Prompt :: Return each line of the records that contains the string "furthest". Matching is case-sensitive.

Available data ::

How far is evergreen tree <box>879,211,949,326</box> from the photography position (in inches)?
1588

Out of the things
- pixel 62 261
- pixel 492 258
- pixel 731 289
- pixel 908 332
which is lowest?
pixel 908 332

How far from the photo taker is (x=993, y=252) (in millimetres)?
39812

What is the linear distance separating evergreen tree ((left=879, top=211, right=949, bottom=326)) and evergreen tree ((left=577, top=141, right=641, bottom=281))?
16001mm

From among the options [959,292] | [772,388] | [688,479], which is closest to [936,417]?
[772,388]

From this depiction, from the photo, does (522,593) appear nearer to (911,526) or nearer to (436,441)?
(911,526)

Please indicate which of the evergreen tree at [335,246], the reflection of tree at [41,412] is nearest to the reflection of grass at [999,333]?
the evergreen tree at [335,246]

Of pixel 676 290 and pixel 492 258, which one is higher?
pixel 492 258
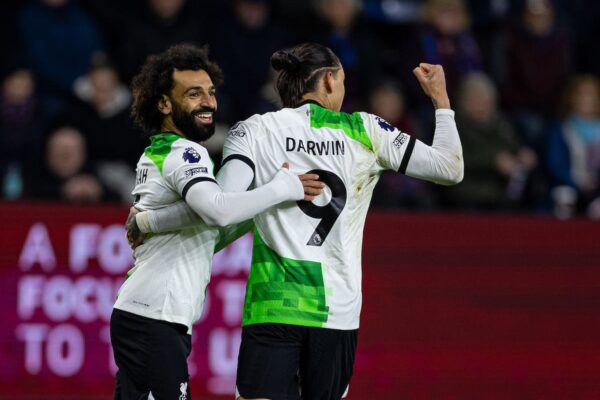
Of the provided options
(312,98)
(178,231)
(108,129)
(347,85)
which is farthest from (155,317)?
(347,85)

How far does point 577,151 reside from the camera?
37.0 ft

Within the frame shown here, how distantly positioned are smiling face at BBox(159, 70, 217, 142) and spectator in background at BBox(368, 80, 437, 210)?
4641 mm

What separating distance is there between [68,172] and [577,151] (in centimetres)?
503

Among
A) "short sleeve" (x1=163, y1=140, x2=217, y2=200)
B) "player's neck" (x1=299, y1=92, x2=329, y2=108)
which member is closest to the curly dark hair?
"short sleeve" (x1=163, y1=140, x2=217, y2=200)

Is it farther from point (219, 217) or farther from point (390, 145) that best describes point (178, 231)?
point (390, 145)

---

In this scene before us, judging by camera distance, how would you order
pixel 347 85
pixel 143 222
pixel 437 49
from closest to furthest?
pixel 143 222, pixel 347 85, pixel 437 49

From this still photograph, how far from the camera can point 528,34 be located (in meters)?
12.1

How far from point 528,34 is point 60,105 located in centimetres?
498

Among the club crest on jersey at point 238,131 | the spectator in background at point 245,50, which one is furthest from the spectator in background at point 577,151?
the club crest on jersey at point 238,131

Written solution ::
from closest to furthest?
Among the club crest on jersey at point 238,131 | the spectator in background at point 245,50, which one is furthest from the spectator in background at point 577,151?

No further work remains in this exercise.